Un stockage réversible

Pou­voir s’adapter à d’éventuels change­ments de la poli­tique énergétique

Le Par­lement a demandé que le stock­age soit réversible pen­dant au moins cent ans. L’Andra pro­pose des dis­po­si­tions tech­niques qui ne com­pro­met­tent pas la sûreté du stock­age et qui sont réal­istes sur le plan indus­triel. Elles per­me­t­tront de décider des étapes de fer­me­ture du stock­age et de retir­er des col­is si besoin. Le débat con­cer­nant la durée d’exploitation des cen­trales nucléaires mon­tre la néces­sité d’intégrer une dimen­sion socié­tale à l’analyse technique.

Pour Cigéo, il est pro­posé de plan­i­fi­er des ren­dez-vous réguliers après la mise en ser­vice, avec l’ensemble des acteurs (éval­u­a­teurs, élus, représen­tants de la société civile, pro­duc­teurs, etc.). Ces ren­dez-vous per­me­t­tront d’examiner le retour d’expérience et les per­spec­tives de fonc­tion­nement du cen­tre, l’évolution des con­nais­sances sci­en­tifiques et tech­niques, et de met­tre à jour les con­di­tions de réversibilité.

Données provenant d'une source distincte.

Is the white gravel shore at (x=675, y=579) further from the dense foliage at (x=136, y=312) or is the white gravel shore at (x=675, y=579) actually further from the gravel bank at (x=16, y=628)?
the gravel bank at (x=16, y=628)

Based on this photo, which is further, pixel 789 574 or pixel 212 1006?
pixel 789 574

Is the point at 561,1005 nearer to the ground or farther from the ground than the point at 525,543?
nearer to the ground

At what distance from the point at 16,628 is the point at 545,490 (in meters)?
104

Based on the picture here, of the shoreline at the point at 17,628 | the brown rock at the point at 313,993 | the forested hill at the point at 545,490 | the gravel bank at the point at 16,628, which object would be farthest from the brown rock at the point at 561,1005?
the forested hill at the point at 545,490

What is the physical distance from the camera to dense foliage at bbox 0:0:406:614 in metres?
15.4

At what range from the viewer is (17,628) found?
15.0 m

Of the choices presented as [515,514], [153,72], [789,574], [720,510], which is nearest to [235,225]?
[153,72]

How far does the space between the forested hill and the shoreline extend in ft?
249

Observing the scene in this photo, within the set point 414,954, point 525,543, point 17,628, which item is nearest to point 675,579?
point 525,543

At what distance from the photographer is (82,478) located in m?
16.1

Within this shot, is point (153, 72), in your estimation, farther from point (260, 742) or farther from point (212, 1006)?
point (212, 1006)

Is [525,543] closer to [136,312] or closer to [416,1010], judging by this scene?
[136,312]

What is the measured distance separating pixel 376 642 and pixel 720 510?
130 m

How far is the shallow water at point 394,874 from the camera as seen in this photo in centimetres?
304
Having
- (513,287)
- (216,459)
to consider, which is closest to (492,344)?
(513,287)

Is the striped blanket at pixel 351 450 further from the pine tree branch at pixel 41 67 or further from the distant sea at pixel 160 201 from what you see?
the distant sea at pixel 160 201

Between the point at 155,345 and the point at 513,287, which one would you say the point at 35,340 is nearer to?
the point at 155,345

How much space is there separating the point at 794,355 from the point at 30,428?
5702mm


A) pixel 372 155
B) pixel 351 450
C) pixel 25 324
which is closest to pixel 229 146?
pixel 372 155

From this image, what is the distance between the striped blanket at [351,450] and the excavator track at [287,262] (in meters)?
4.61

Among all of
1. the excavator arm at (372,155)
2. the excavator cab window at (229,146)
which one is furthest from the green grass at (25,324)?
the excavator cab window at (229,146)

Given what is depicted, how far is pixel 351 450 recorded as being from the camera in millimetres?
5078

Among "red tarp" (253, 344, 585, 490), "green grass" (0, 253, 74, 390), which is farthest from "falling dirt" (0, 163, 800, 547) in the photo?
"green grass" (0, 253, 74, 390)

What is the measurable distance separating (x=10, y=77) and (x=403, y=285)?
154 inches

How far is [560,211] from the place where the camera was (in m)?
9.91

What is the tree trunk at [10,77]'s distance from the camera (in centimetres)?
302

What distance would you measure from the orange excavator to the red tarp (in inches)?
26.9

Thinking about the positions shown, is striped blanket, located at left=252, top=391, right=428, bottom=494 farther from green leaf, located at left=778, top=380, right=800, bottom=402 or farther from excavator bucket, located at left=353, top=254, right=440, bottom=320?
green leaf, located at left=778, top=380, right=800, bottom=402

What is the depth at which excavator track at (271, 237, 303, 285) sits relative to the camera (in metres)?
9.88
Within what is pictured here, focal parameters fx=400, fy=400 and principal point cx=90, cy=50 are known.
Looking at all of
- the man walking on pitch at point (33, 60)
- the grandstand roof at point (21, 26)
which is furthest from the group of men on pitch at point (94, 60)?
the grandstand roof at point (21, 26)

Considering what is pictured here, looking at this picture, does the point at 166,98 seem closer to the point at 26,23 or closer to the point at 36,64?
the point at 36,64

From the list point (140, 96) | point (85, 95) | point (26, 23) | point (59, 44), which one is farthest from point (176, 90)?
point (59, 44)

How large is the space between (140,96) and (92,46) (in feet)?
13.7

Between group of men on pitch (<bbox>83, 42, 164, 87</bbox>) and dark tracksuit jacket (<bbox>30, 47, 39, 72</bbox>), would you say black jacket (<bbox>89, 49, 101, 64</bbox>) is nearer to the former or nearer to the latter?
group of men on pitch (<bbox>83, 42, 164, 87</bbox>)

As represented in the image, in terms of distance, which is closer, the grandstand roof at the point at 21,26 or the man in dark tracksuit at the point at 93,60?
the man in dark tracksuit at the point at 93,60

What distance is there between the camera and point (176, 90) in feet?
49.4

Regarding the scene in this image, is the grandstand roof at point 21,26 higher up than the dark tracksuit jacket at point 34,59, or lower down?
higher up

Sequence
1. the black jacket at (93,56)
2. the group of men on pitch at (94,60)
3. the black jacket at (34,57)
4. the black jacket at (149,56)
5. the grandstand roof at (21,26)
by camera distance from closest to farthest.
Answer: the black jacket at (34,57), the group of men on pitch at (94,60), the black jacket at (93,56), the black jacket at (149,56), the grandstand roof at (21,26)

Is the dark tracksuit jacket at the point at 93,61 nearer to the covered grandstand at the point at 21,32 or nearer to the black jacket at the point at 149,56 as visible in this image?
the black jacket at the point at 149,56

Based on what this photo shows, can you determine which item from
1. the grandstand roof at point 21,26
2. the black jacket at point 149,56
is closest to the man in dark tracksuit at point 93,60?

Funiculaire permettant le transfert des colis de déchets
Funic­u­laire per­me­t­tant le trans­fert des col­is de déchets vers l’installation souter­raine via la descen­derie. © ANDRA

Un proces­sus d’évaluation
La réversibil­ité sera l’un des thèmes-clés du débat pub­lic de 2013, étape préal­able au dépôt en 2015 de la demande d’autorisation de créa­tion de Cigéo.
Cette demande fera ensuite l’objet d’un proces­sus d’évaluation sur plusieurs années, pen­dant lequel le pro­jet sera en par­ti­c­uli­er exam­iné par l’Autorité de sûreté nucléaire (ASN), la Com­mis­sion nationale d’évaluation mise en place par le Par­lement, les col­lec­tiv­ités ter­ri­to­ri­ales et le Parlement.
Son autori­sa­tion par le gou­verne­ment ne pour­ra inter­venir qu’après le vote d’une nou­velle loi fix­ant les con­di­tions de réversibil­ité du stock­age envis­agée en 2016 et une enquête publique, pour une mise en ser­vice à l’horizon 2025.